La coliflor

Las cosas de Don Bosco  |  José J. Gómez Palacios

8 octubre 2024

El sermón de las coles

Soy una coliflor. Tengo la cabeza blanca y redonda. Me protegen varias hojas verdes y fuertes.

Las dos primeras semanas de mi vida transcurrieron en el vivero de una huerta cercana al río Po. Primeramente, brotó mi semilla. Luego, cuando era una coliflor bebé, que sólo contaba con tres minúsculas hojas, llegó el momento crucial que marca nuestra existencia: el trasplante. Todas nosotras pasamos de la tierra protegida del vivero a la dura vida en el surco. Del acierto en esta labor depende la calidad de nuestro futuro.

Plantada a unos tres palmos de mis compañeras, crecí independiente. Meses después, cuando ya me había convertido en una hermosa hortaliza, me separaron de la tierra. Me colocaron cuidadosamente en una cesta de mimbre junto a otras coles. Y emprendimos viaje en carro. Durante el trayecto nos preguntábamos cuál sería nuestro destino.

Al saberlo, no pudimos evitar un mohín de disgusto. Estábamos destinadas a la mesa de los chicos pobres acogidos por un cura joven llamado Don Bosco. Mala suerte. Los muchachos suelen despreciarnos. No somos su plato preferido.

Cuando llegamos, el mismo Don Bosco tomó la cesta de mimbre con sus manos. Nos llevó a la cocina de Mamá Margarita.

Pero nada fue como habíamos imaginado. Aquellos muchachos ¡nos recibieron entusiasmados! No eran como esos niños mimados y malcriados que al vernos hacen muecas de asco. Fue una acogida magnífica. Nos dispusimos a ofrecerles nuestro sabor más exquisito.

Mamá Margarita, tras hervirnos, nos revistió con salsa de tomate. Espolvoreó una suave capa de queso parmesano. Alborozo y satisfacción al vernos convertidas en un suculento banquete. Me emocioné.

Todavía estaba conmovida, cuando un muchacho alzó la voz preguntando a Don Bosco: “¿Estas coles son como las del sermón? Son tan sabrosas porque las trasplantaron, ¿verdad?”.
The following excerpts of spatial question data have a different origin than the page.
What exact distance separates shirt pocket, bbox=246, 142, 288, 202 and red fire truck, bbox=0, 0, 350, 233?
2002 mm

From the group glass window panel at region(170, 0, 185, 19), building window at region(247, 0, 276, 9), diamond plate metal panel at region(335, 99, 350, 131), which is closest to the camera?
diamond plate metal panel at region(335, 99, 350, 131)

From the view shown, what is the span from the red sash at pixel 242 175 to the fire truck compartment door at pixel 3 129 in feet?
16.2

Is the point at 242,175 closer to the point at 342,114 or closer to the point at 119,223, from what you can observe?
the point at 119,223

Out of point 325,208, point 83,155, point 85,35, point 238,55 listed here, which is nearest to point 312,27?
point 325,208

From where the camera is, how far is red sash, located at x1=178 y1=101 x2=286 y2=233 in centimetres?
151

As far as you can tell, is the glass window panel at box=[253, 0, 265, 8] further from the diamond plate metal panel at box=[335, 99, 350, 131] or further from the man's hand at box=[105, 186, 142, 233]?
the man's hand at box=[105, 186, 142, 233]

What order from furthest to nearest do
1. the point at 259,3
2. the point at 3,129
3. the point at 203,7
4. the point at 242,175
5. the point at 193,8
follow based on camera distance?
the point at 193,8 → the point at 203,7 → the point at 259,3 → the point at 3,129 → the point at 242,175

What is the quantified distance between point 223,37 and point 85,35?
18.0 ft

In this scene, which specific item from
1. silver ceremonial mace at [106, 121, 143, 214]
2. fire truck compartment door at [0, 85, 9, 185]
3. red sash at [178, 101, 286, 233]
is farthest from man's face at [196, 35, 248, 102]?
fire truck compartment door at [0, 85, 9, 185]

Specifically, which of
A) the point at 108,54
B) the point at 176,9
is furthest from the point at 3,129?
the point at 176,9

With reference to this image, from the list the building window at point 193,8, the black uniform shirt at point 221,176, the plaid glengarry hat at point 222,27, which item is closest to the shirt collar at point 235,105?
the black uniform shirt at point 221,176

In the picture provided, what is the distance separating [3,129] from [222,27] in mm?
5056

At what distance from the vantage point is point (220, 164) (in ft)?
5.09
Por toda respuesta, el sacerdote movió afirmativamente la cabeza y sonrió. Luego, tras bendecir la mesa, comenzaron a comer.

Cuando yo estaba a punto de desaparecer de este mundo, el muchacho prosiguió: “Nosotros somos como las coles. Cada vez que nos trasplantan, mejoramos. ¿Don Bosco, a que es bueno cambiar de un lugar a otro?”.

Mientras yo entornaba los ojos para despedirme de esta vida, recuerdo que el joven sacerdote miró al chico con resignada paciencia. Tras cinco años de continuo peregrinaje de prado en prado, por fin había llegado al Oratorio de Valdocco, la Tierra Prometida de sus jóvenes. Me pareció escuchar a Don Bosco musitando en voz baja: “No, hijo, no. Aquí estamos bien. ¡Y Dios quiera que nunca más seamos… como coles trasplantadas!”.

Nota. Julio 1845. Don Bosco lleva cuatro años sin encontrar un lugar estable donde reunir a sus chicos. Consigue provisionalmente reunirlos en Los Molinos del río Dora. A fin de animarlos, les dirige el famoso sermón de «Las coles trasplantadas»: compara la penosa situación itinerante que viven con la tarea agrícola de trasplantar a estas hortalizas para que crezcan fuertes (MBe II, 235-237).